──────── Texte source

Président-directeur général de la Société générale.

 

La position de numéro un dans un groupe est tout à fait spéciale. Les décisions importantes doivent être assumées personnellement, sans possibilité de recours auprès de quelqu’un au-dessus de soi. Cela dit, le travail préalable à la prise de décision est généralement très collectif (…). Et, puis, il y a un moment où il faut cesser de consulter pour décider et agir. (…) Pourtant, malgré toutes les précautions prises, on n’est pas toujours certain d’avoir pris la bonne décision. Certaines sont des prises de risques importantes compte tenu des informations disponibles. D’autres mettent en jeu des intérêts contradictoires. (…) Ce qui différencie les très bons dirigeants des moins bons est leur « ratio décisionnel », c’est-à-dire le nombre de bonnes décisions prises par rapport aux nombre de mauvaises.

 

 

Georges Pauget,

 

Président d’Amundi, président de Viel & Cie, Économie Finance & Stratégie et administrateur. Ancien directeur général du groupe Crédit Agricole S.A. et président de LCL.

────────────────
──────── Relevé des données

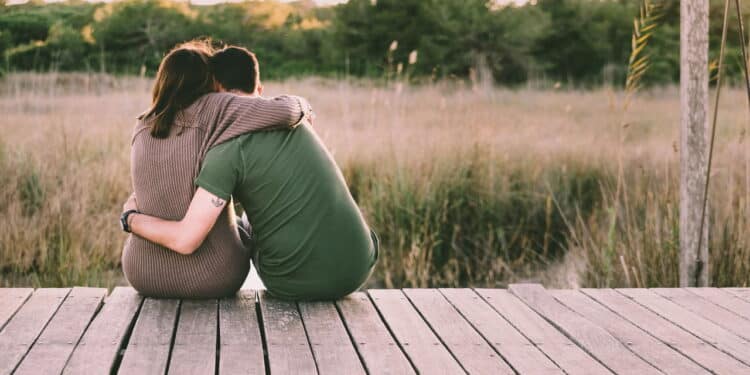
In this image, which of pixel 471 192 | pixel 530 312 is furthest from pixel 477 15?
pixel 530 312

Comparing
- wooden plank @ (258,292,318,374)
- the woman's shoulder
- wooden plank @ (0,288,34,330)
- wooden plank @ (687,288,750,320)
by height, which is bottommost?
wooden plank @ (687,288,750,320)

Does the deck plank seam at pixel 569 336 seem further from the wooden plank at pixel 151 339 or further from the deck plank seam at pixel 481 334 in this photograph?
the wooden plank at pixel 151 339

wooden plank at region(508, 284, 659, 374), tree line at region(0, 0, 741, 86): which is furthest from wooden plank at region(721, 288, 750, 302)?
tree line at region(0, 0, 741, 86)

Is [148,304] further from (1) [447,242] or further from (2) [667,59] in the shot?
(2) [667,59]

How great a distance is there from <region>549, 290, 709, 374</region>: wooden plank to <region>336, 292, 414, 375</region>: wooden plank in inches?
24.9

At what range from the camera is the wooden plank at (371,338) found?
2.33 meters

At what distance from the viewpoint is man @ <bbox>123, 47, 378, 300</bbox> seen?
273cm

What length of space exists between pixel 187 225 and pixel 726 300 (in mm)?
1773

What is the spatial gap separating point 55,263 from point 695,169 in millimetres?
3025

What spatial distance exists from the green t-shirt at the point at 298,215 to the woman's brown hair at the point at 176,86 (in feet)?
0.66

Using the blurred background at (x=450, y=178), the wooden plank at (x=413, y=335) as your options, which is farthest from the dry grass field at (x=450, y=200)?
the wooden plank at (x=413, y=335)

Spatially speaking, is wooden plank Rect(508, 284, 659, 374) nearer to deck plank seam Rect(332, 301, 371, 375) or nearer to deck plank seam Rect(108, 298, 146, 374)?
deck plank seam Rect(332, 301, 371, 375)

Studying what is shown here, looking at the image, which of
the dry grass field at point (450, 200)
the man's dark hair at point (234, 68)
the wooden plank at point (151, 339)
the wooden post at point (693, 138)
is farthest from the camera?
the dry grass field at point (450, 200)

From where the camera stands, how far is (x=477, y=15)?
56.8 ft
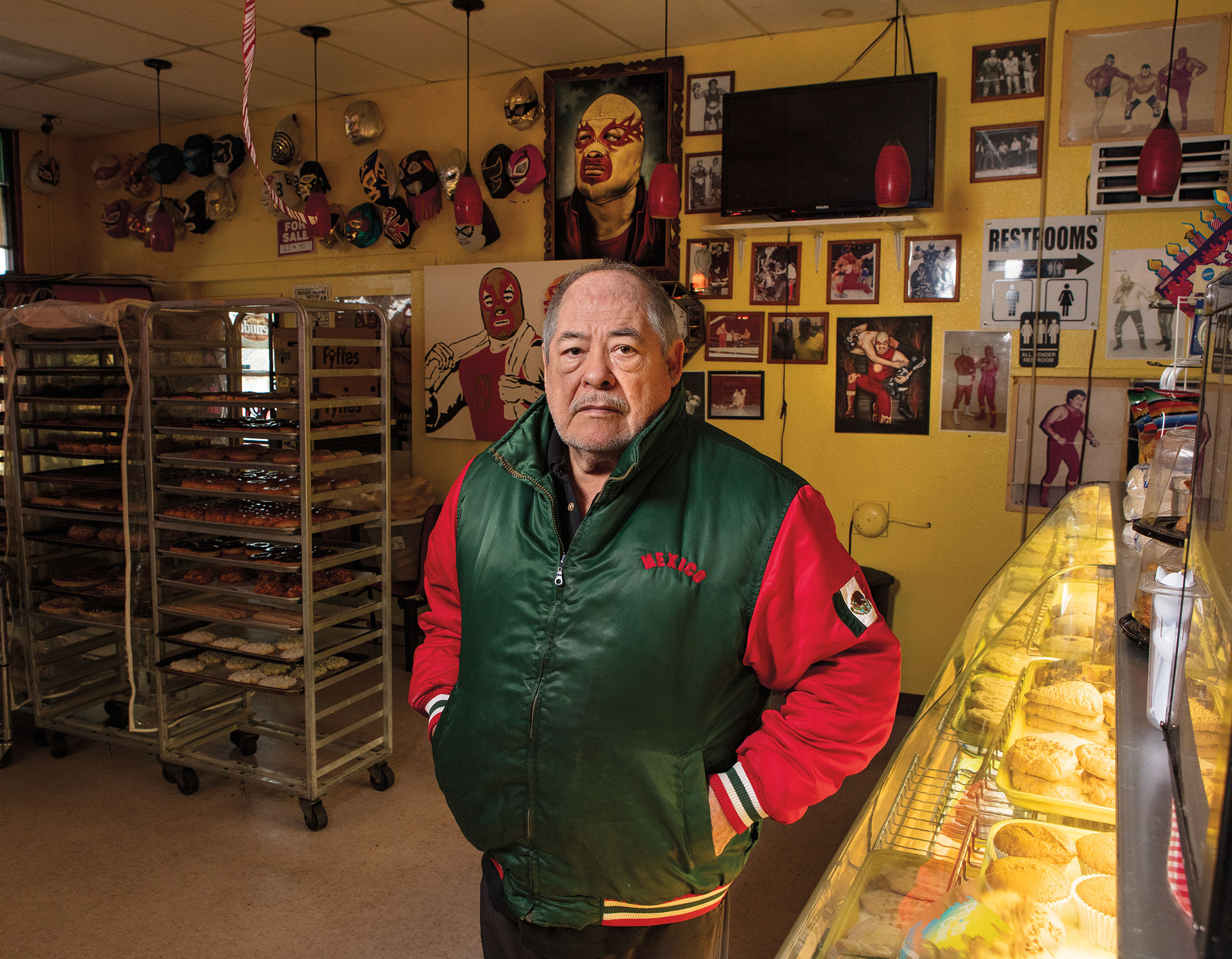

────────────────

Consigne
Recopiez fidèlement, dans le texte sur la prise de décision des dirigeants, le passage qui s'ouvre sur les mots « Président-directeur général de » et s'achève sur « nombre de mauvaises. ».

Réponse attendue
Président-directeur général de la Société générale.

 

La position de numéro un dans un groupe est tout à fait spéciale. Les décisions importantes doivent être assumées personnellement, sans possibilité de recours auprès de quelqu’un au-dessus de soi. Cela dit, le travail préalable à la prise de décision est généralement très collectif (…). Et, puis, il y a un moment où il faut cesser de consulter pour décider et agir. (…) Pourtant, malgré toutes les précautions prises, on n’est pas toujours certain d’avoir pris la bonne décision. Certaines sont des prises de risques importantes compte tenu des informations disponibles. D’autres mettent en jeu des intérêts contradictoires. (…) Ce qui différencie les très bons dirigeants des moins bons est leur « ratio décisionnel », c’est-à-dire le nombre de bonnes décisions prises par rapport aux nombre de mauvaises.